• [Opis zadania] Przedstaw w formie krótkiej listy akapit tekstu poniżej, który zaczyna się od słów „VINCENT: Książka to powieść”. Zachowaj jego główne fakty.

• [Tekst do czytania]
◇ ◇ ◇ ◇

VINCENT: Książka to powieść, metaforyczna podróż z chłopca w mężczyznę ukazana na mojej osobistej historii. Treść skupia się na pokonywaniu wewnętrznych barier, przekraczaniu granic. Wyrwaniu się z krępujących, wpajanych od dziecka przekonań, wzięciu życia w swoje ręce. Przełamywania strefy komfortu, tytułowemu “spalaniu się w atmosferze”. To początek rajdu przez najlepsze lata życia, pierwsza część z serii. Projekt powinien być minimalistyczny. Na samym początku myślałem o tym, by pokombinować z moim logiem – może je “popękać”, “nadpalić”. Pytanie tylko, czy dałoby radę to zrobić bez popadania w kicz. To luźna propozycja, generalnie jestem otwarty na nowe pomysły tak długo, jak będą wykonane minimalistycznie, dosadnie i nie będą “kiczowate”.

TWD: Rozumiem, że tytuł “Płonąc w atmosferze” nawiązuje metaforycznie do przełamania bariery między atmosferą Ziemi a kosmosem. Zdecydowanie sugeruje to coś ryzykownego, niezależnie czy w atmosferę wchodzi np. taki wahadłowiec czy meteoryt. Czy tekst książki również wskazuje na pewne ryzyko, coś co może się nie udać?

◇ ◇ ◇ ◇

Wpisy pochodzące ze zbioru:
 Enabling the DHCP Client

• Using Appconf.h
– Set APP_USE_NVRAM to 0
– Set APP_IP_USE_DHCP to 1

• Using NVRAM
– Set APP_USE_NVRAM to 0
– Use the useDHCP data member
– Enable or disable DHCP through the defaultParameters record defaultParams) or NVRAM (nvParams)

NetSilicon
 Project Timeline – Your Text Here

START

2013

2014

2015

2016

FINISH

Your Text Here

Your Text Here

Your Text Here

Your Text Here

◇ ◇ ◇ ◇

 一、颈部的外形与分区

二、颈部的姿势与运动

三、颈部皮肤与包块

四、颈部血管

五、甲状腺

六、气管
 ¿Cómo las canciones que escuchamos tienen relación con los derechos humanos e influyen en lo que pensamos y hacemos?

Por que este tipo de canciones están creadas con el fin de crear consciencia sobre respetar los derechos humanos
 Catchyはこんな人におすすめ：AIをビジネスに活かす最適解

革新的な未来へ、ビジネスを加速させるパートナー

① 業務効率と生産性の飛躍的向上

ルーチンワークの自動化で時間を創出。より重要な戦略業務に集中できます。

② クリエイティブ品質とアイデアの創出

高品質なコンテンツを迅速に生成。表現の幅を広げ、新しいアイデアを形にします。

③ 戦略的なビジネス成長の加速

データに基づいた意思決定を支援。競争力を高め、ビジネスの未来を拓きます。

◇ ◇ ◇ ◇

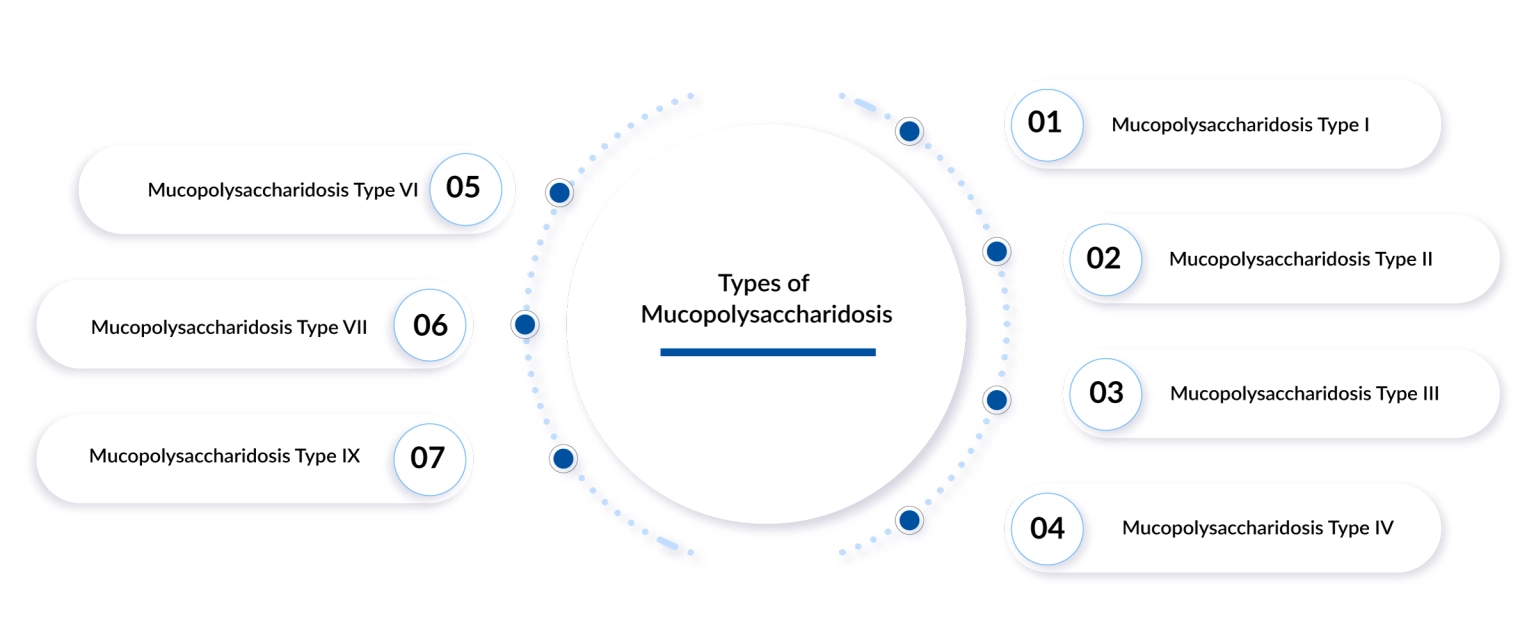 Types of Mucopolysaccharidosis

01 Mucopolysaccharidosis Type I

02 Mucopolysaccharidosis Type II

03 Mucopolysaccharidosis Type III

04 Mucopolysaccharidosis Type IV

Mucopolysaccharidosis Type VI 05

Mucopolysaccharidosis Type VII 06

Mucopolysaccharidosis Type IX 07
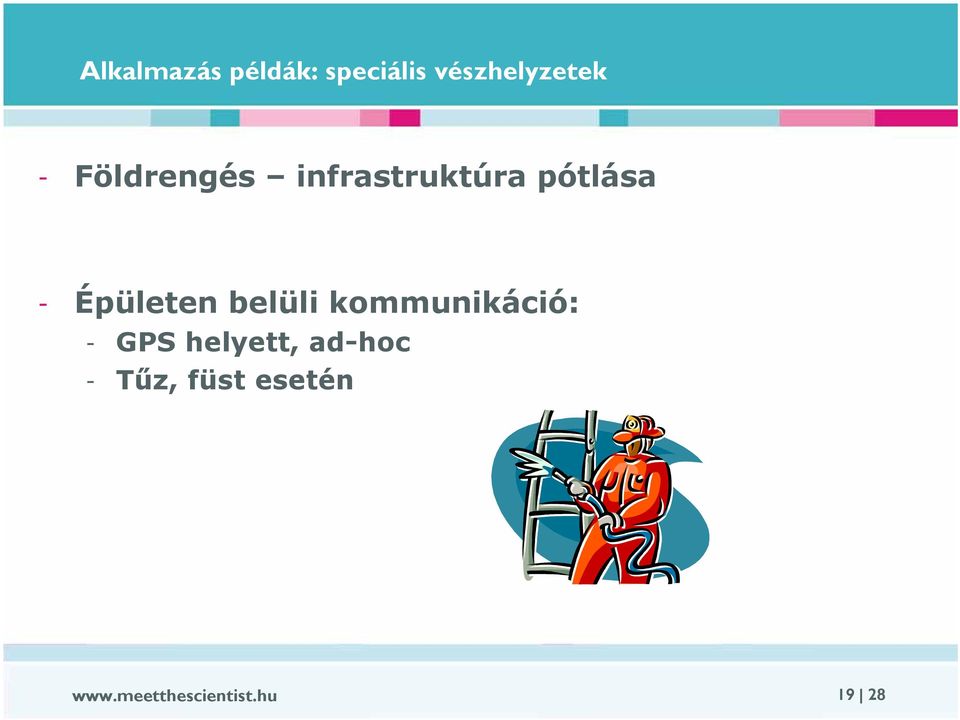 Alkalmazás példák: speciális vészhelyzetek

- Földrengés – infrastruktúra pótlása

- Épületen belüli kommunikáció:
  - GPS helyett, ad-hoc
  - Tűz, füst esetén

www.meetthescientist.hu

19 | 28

◇ ◇ ◇ ◇

• [Odpowiedź]
- Książka jest powieścią. To metaforyczna podróż od chłopca do mężczyzny, oparta na osobistej historii Vincenta.
- Treść dotyczy pokonywania wewnętrznych barier i wyrwania się z przekonań wpajanych od dziecka. Mówi też o wzięciu życia w swoje ręce i przełamywaniu strefy komfortu, czyli o tytułowym „spalaniu się w atmosferze”.
- Książka jest pierwszą częścią serii i początkiem rajdu przez najlepsze lata życia.
- Projekt ma być minimalistyczny.
- Wstępny pomysł to przerobienie logo, na przykład jego „popękanie” lub „nadpalenie”, o ile da się to zrobić bez popadania w kicz.
- Vincent jest otwarty na inne pomysły, jeśli zostaną wykonane minimalistycznie, dosadnie i nie będą kiczowate.